Bir diğer mesele de veriler bize gençlerimizin artık daha genç yaşlarda evlenmeyi tercih ettiğini gösteriyor. 2024'te evlenme yaşı kadınlar için 25,8'e, erkekler için 28,3'e yükseldi. Boşanmaların üçte biri evliliğin ilk beş yılı içerisinde meydana geliyor. Toplum olarak giderek daha fazla bireyselleşiyor ve sonucunda da yalnızlaşıyoruz. 2008'de dört kişi olan ortalama hane halkı büyüklüğü 2024 senesinde 3,11 kişiye geriledi. Aynı şekilde yalnız yaşayan fertlerden oluşan tek kişilik hane halkı oranı son sekiz yılda beş puan artarak yüzde 20'ye çıktı. TÜİK verilerine göre tek kişilik hane oranlarımız yıldan yıla artıyor. Bu tabloyla sadece metropollerde değil, Anadolu illerimizde de karşılaşıyoruz.

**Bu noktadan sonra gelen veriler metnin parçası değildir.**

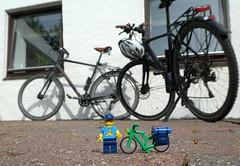Ankunft in Højer (captain_joe) Tags: toy spielzeug 365toyproject lego minifigure minifig legome urlaub holiday fahrrad bicycle bike fahrradtor radtour schleswigholstein danmark dänemark højer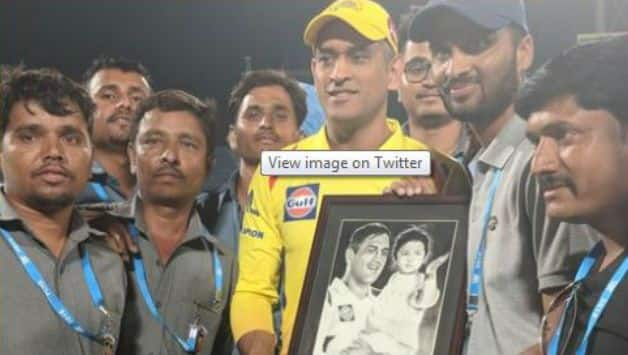 Mahendra Singh Dhoni met pune ground staff after CSK, KXIP tie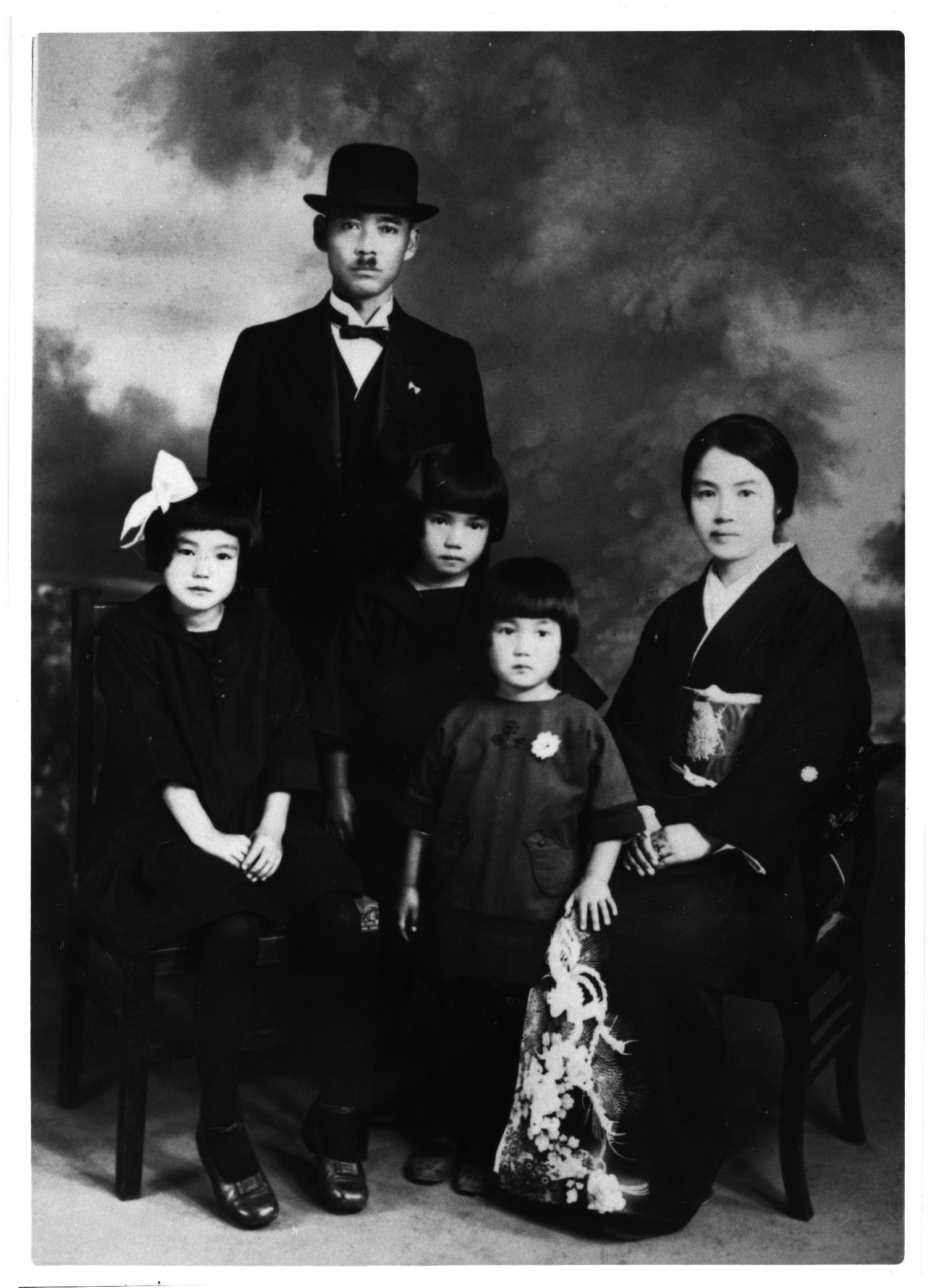 家族と(左端・ちひろ) 1928年 ちひろ美術館蔵
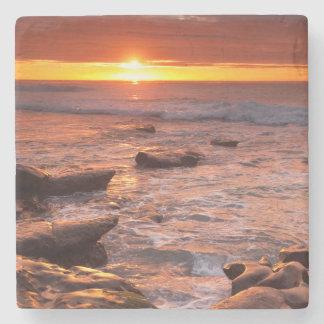 Dessous-de-verre En Pierre Piscines de marée au coucher du soleil, la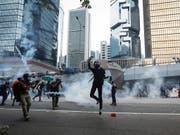 Trotz eines Demonstrationsverbots und der Absage einer Grossdemonstration haben am Samstag tausende Menschen in Hongkong demonstriert. (Bild: KEYSTONE/EPA/JEON HEON-KYUN)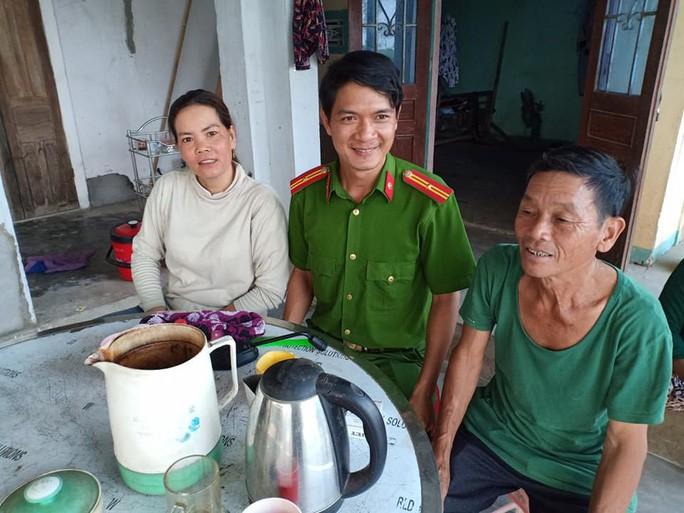 Lao nong Quang Ngai nhat 60 trieu dong tra lai nguoi mat
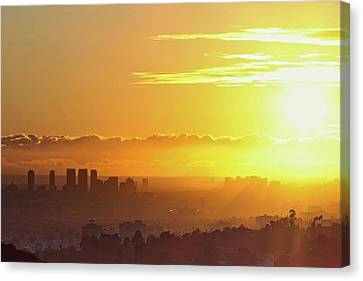 Golden Horizon At Sunset, Los Angeles Canvas Print by Eric Lo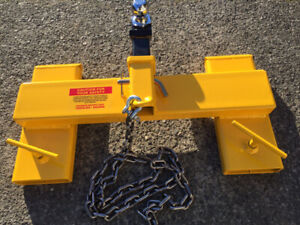 Forklift trailer mover attachment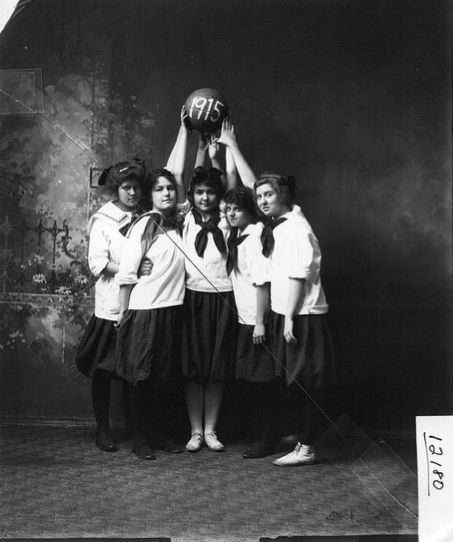 Awesome 1915 ladies basketball team. So Jerusha Abbott!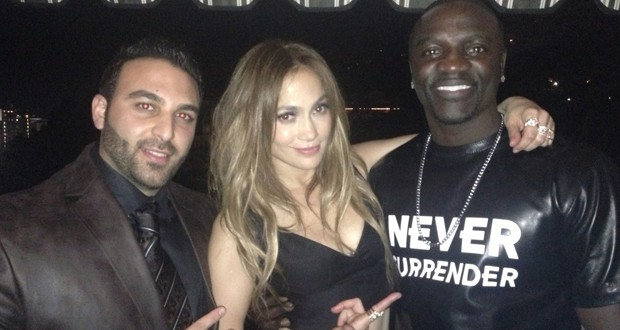 المخرج العالمي Tarik Freitekh يجمع Akon و JLo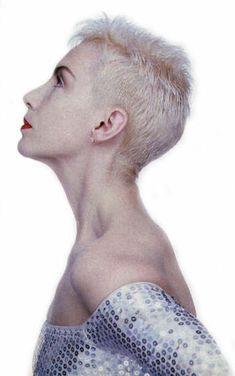 Annie Lennox - pixie short hair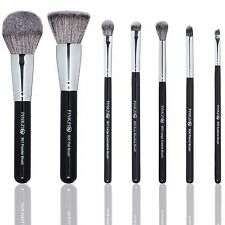 Pinkzio Makeup Brush Set 7 Piece Set For Face & Eyes Luxurious Soft Makeup Brush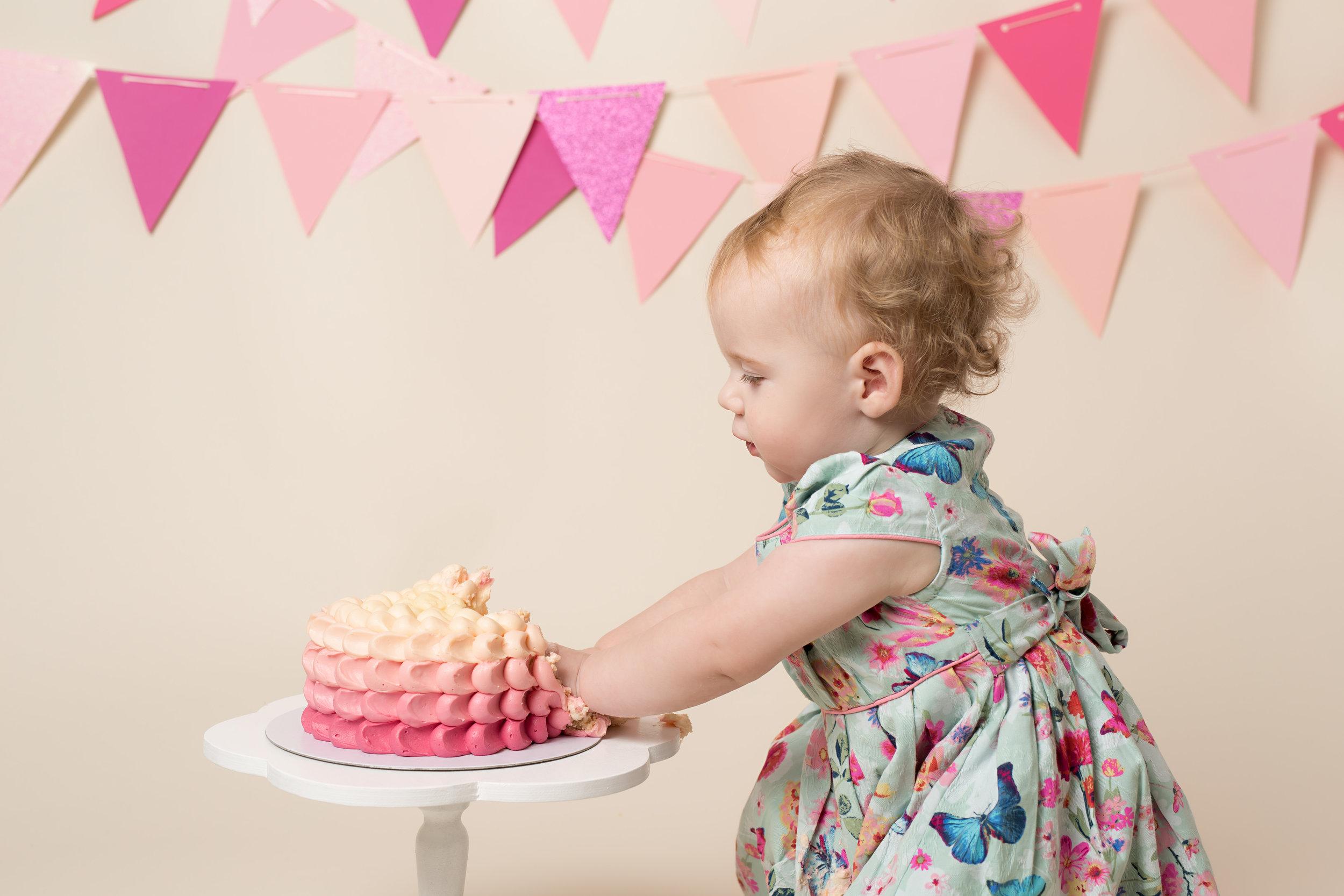 Cake smash, Wellington, Taunton.jpg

"Evlenecek gençlere verilecek destekler yılbaşından itibaren artacak"

Kırdan kente göçün yanı sıra neoliberal kültür ve teknolojinin etkisiyle hayatımızın her alanında köklü değişimler meydana geliyor. Aile mahremiyeti ve birlikteliği daha önce olmadığı kadar zemin kaybediyor. Bütün bu sınamalar karşısında aile kurumunu güçlendirmeye yönelik çalışmalarımıza hız verdik. 2025 senesini Aile Yılı ilan ettik. Gelir kriterinde yeni ve kolaylaştırıcı düzenlemeler yaptık. 150 bin liradan 200, 250 bin liraya yükselttik. Evlenecek gençlerimize yılbaşından itibaren daha yüksek tutarda destekler vereceğiz."